## Source extract
◆ ◆ ◆
How to Fix the DistributedCOM Error in Windows
While Windows shows error messages and lets you view vague details in Event Viewer, you still rarely know what the actual problem is, such as with the DistributedCOM error. It’s actually a fairly common error that you’ll see if you check out Event Viewer often. For many users, you may not even realize you’re getting this error unless you’re having connectivity issues. It’s usually not serious and is one of the easier errors to solve.
Also read: How to Fix “Unexpected Store Exception” Error in Windows
Before diving into the fixes, you should know what the DistributedCOM error is all about. In fact, the error might be completely expected, depending on the circumstances and permissions on your Windows account.
DistributedCOM, also referred to as DCOM, is a Microsoft technology that allows applications to connect to remote servers. DCOM focuses specifically on remote connections, while the COM service only works locally. Unless you’re connecting to a remote computer for work or school, you might wonder how you’re getting these errors. However, many websites and applications connect to remote servers using various scripts.
DistributedCOM errors appears when a service tries to connect to a remote server, but doesn’t have permission to do so, though there are other varieties of this error.
Typically, these errors happen in the background and don’t affect your user experience at all. That’s why users are so surprised when they see them piled up in Event Viewer.
If you’re actively trying to connect to a remote server and nothing is happening or you see an error message appear, that’s when you have a problem. Odds are, your machine doesn’t have the proper permissions. This may mean that you’re not supposed to have access, such as when IT admins block access and services to keep networks safer.
◆ ◆ ◆
## Stored data entries
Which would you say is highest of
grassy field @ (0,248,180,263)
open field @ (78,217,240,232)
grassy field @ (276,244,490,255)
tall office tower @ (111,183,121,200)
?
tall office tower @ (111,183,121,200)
◆ ◆ ◆
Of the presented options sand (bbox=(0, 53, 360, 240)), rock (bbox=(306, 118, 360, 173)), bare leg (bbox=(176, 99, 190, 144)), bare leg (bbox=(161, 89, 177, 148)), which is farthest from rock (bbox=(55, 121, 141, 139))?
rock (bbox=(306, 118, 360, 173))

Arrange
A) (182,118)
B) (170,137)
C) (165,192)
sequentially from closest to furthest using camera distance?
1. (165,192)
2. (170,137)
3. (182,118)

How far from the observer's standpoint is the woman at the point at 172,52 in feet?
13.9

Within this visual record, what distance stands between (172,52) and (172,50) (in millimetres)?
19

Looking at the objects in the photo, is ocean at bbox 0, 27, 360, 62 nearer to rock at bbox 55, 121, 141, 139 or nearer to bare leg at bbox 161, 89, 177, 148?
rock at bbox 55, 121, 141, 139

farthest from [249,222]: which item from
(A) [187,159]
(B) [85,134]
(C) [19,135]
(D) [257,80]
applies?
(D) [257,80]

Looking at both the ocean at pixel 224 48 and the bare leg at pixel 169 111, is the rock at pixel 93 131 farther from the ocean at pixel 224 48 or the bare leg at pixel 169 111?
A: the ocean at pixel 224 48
◆ ◆ ◆
## Directions
For each statement below, state yes or no as to whether the DistributedCOM article supports it, and quote the article's deciding words.
1. DCOM handles only local connections.
2. These errors usually occur in the background without affecting the user experience.
3. The DistributedCOM error is described as rare in Event Viewer.
These entries were drawn from a separate source and are unrelated to the article.

## Answer below
1. No: "DCOM focuses specifically on remote connections, while the COM service only works locally."
2. Yes: "Typically, these errors happen in the background and don’t affect your user experience at all."
3. No: "It’s actually a fairly common error that you’ll see if you check out Event Viewer often."